I think Juan’s getting at something very real here. Say what you will about Chávez, but he had Long Game. He knew how to delay gratification. The Comandante was entirely happy to wait for years, over a decade in some cases, for the right time to implement some part of his master plan. Some people would call that strategic acumen, but I think it’s much simpler than that. It’s impulse control. His outbursts were controlled, planned, designed for a particular purpose. Chávez ad libbed constantly, but he never exactly improvised.

By contrast, one of Trump’s abiding traits seems to be a catastrophic inability to delay gratification. Ever. At all.

The realization crystalized for me Friday, after Trump’s epic press conference after the Republican Convention, in which he insanely rehashed every beef he ever had with Ted Cruz and threw in some added musings on the respectability of Melania posing nude for GQ, just for good measure. It was pure id, a rant so plainly counterproductive and devoid of strategic sense you sort of had to rub your eyes. It’s as though the strain of reading a prepared text just 12 hours earlier speaking to the convention had sapped all his will power, all his capacity for restraint. It’s, as Jon Favreau has mused, as though you can forecast a Trump eruption with eerie precision to the 24 hours after he’s forced to read a script from a teleprompter.

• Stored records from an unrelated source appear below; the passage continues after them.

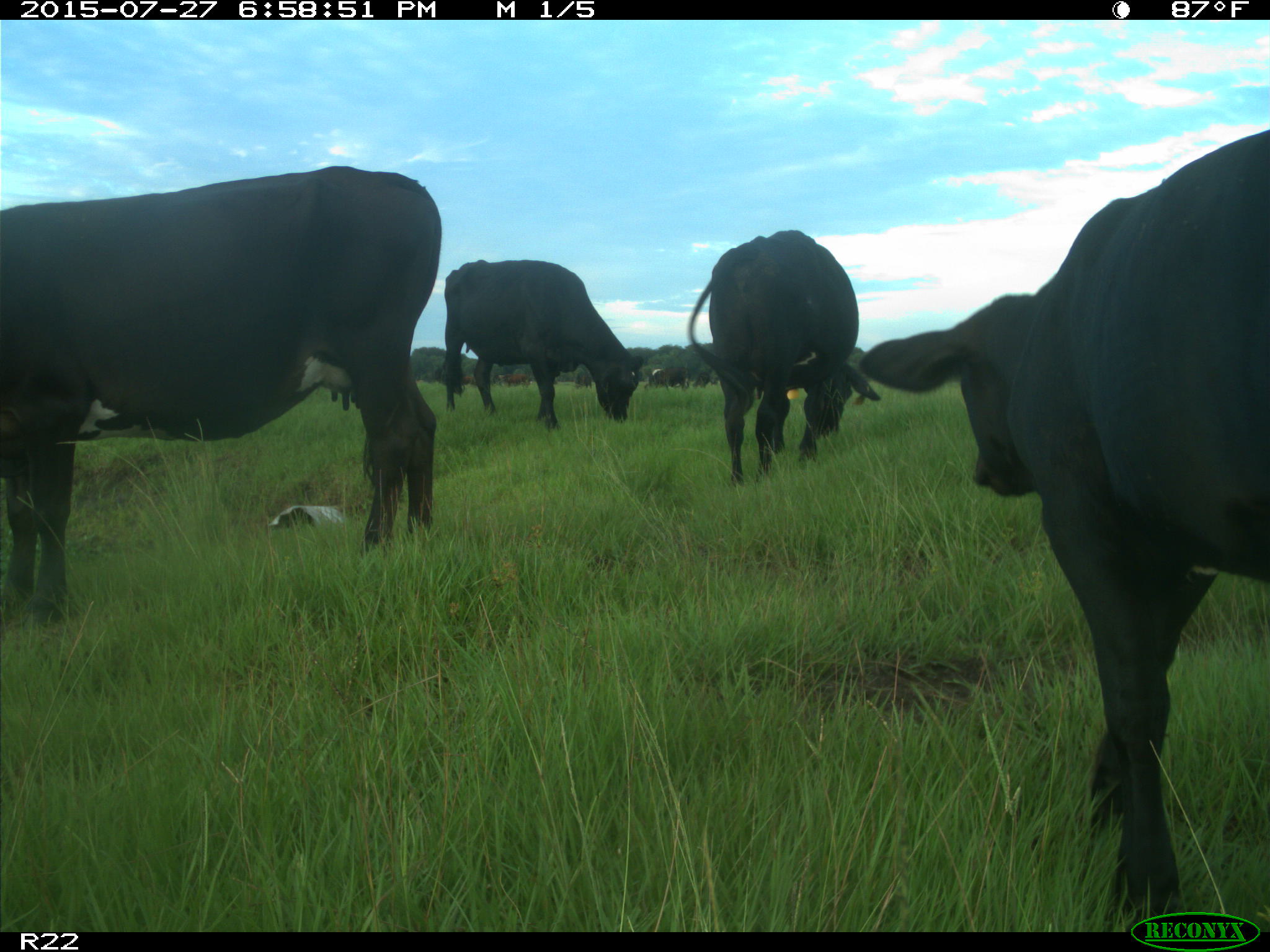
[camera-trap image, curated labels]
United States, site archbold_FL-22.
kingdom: Animalia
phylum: Chordata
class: Mammalia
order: Artiodactyla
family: Bovidae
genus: Bos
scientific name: Bos taurus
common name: domestic cow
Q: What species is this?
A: Bos taurus (domestic cow).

All this makes Trump much more erratic, but in some senses much more error prone and less ultimately dangerous. Because it would take not just charisma but enormous self-discipline and self-control to carry out the multi-year plan it would take to actually dismantle the institutions of the American republic the way Chávez dismantled ours. And there’s just zero sign that Donald Trump has any of that.